» TASK REQUIREMENTS
List every line of the items below that contains the word "each".

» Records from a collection
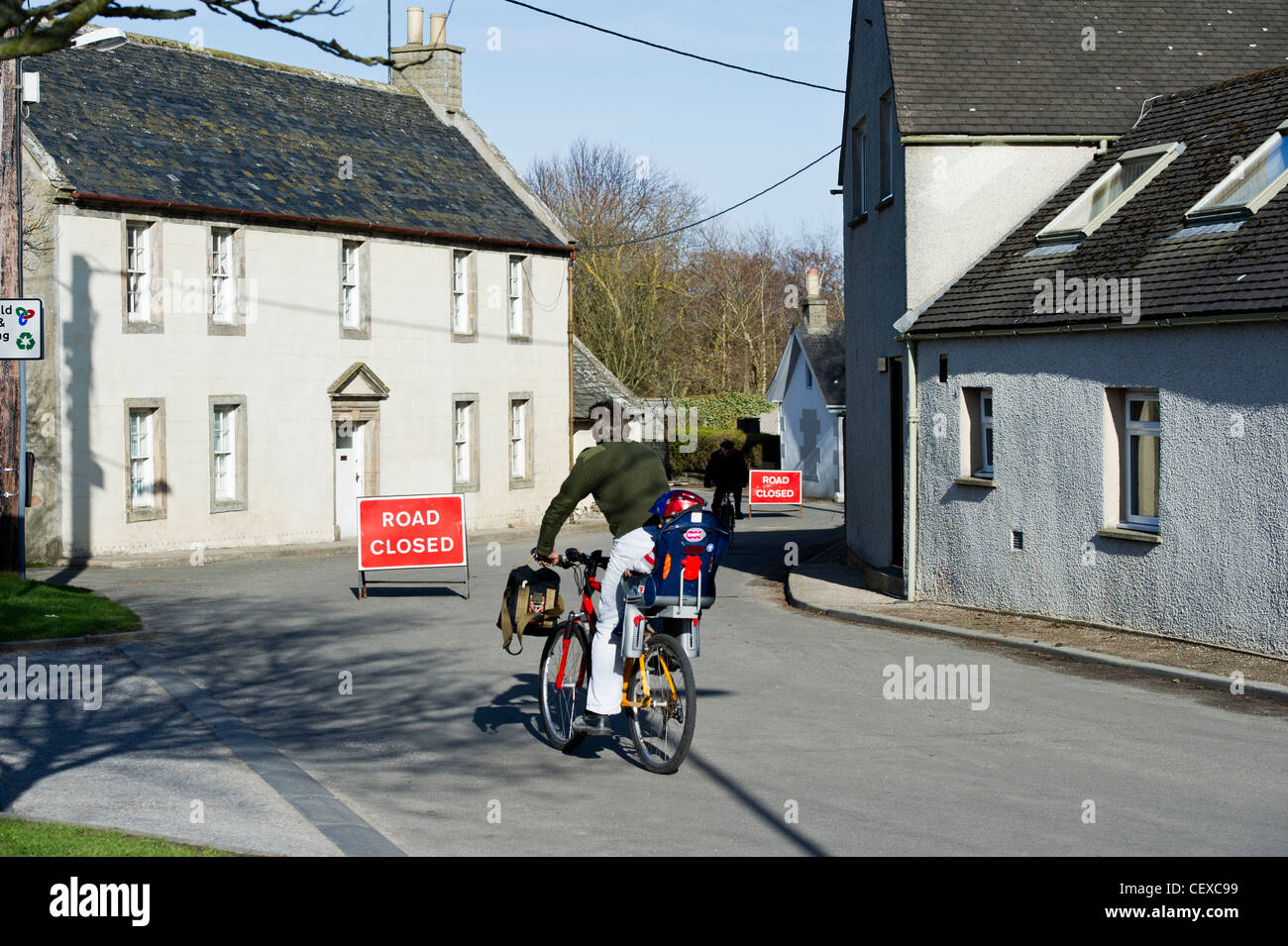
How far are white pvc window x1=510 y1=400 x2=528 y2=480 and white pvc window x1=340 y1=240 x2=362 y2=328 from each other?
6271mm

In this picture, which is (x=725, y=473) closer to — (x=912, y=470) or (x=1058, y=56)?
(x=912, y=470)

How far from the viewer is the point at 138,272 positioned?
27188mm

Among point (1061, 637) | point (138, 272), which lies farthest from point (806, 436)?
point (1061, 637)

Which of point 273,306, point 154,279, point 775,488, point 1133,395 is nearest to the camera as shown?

...

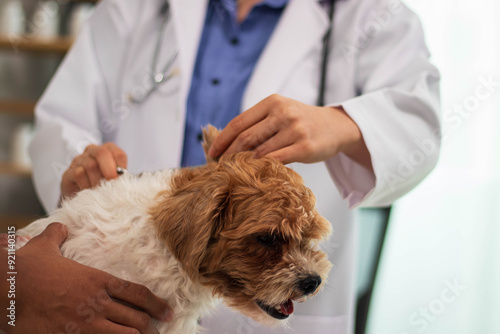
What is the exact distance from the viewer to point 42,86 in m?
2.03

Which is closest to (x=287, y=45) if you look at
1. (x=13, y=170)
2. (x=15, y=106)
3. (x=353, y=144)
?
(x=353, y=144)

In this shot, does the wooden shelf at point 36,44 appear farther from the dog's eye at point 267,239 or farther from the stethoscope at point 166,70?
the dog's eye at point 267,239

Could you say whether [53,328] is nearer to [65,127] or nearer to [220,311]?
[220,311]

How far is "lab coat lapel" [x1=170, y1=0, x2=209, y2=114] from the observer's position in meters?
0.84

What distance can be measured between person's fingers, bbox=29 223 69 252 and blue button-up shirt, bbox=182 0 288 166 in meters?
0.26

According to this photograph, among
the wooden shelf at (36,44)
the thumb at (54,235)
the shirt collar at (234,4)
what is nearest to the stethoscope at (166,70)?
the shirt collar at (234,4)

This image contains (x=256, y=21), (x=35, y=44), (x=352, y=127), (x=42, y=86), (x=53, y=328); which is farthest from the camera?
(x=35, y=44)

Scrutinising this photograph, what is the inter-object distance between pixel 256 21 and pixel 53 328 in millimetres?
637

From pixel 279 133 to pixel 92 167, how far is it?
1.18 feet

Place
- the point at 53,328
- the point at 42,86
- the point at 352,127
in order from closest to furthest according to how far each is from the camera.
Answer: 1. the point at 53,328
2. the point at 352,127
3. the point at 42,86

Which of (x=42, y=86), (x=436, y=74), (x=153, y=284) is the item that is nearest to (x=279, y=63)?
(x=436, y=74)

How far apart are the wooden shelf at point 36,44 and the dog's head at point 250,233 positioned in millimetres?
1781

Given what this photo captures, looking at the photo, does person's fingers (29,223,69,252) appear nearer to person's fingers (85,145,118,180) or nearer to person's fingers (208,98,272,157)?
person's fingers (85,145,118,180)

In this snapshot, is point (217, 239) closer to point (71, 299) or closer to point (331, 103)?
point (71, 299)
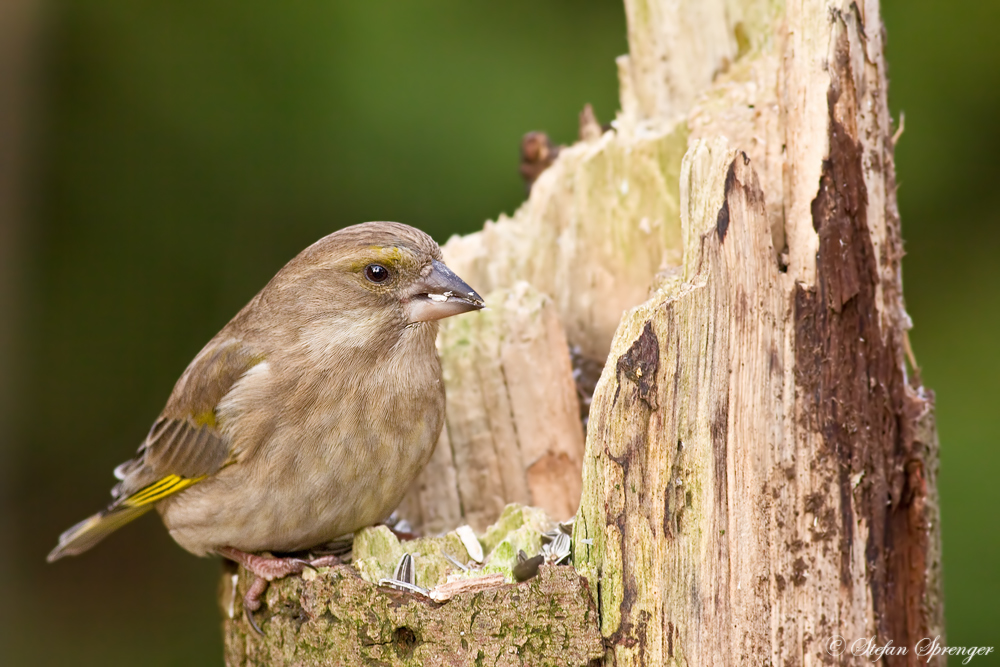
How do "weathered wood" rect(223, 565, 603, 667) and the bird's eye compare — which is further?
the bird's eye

--

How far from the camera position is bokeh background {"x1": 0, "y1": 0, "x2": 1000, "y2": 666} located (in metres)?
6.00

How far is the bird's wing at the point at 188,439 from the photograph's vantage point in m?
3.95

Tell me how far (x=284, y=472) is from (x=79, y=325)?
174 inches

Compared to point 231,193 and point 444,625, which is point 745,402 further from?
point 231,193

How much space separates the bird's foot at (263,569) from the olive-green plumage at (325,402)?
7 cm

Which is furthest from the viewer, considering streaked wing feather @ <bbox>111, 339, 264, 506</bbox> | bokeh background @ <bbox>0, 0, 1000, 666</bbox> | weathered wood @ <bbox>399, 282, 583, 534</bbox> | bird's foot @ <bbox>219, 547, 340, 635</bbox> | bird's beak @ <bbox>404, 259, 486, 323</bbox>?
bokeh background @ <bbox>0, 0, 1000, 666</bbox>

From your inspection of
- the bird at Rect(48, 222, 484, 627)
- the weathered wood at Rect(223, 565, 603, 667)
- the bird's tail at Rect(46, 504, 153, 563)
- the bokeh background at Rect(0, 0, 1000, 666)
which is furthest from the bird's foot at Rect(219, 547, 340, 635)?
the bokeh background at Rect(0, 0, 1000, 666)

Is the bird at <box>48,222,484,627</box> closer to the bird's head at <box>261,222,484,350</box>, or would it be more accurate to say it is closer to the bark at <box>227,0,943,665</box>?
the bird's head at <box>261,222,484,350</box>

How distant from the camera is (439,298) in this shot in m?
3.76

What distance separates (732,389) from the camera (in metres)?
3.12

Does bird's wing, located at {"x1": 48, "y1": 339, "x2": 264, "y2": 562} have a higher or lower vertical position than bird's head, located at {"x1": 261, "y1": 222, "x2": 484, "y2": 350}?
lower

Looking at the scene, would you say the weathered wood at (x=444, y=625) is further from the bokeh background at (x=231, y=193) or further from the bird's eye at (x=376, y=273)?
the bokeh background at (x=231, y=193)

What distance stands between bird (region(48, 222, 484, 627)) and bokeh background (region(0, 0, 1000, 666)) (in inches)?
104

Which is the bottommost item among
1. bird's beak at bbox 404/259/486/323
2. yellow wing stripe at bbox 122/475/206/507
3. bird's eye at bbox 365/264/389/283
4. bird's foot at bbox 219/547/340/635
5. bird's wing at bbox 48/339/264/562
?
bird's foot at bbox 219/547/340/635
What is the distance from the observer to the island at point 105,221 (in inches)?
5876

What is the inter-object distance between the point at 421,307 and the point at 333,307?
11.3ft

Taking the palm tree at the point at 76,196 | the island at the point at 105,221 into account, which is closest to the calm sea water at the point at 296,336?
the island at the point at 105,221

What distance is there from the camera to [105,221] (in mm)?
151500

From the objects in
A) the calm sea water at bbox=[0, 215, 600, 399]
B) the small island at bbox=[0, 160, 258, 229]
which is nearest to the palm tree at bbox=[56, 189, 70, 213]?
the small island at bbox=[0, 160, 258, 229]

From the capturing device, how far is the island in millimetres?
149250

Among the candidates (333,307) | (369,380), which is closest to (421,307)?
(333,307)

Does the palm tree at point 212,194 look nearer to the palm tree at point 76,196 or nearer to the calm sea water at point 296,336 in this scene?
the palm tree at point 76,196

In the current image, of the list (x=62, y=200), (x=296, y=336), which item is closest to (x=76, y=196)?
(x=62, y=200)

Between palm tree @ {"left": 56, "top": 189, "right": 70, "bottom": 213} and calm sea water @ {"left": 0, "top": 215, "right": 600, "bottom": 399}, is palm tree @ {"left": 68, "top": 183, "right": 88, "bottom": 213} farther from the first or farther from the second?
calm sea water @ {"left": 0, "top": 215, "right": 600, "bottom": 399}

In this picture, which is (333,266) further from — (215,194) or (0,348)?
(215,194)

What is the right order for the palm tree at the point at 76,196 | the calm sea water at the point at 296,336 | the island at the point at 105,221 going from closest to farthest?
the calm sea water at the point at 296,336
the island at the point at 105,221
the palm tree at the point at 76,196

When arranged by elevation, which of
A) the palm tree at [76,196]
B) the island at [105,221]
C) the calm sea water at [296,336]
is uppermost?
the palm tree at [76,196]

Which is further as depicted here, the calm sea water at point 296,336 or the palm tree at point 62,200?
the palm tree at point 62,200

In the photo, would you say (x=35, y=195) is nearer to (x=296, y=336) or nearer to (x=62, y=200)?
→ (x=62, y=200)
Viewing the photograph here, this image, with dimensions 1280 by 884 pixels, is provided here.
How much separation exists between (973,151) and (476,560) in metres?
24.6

» TASK OUTPUT
How far are white pvc window x1=510 y1=400 x2=528 y2=480 and white pvc window x1=340 y1=240 x2=362 y2=328 from each other?
in order from closest to furthest according to how far each is from the camera.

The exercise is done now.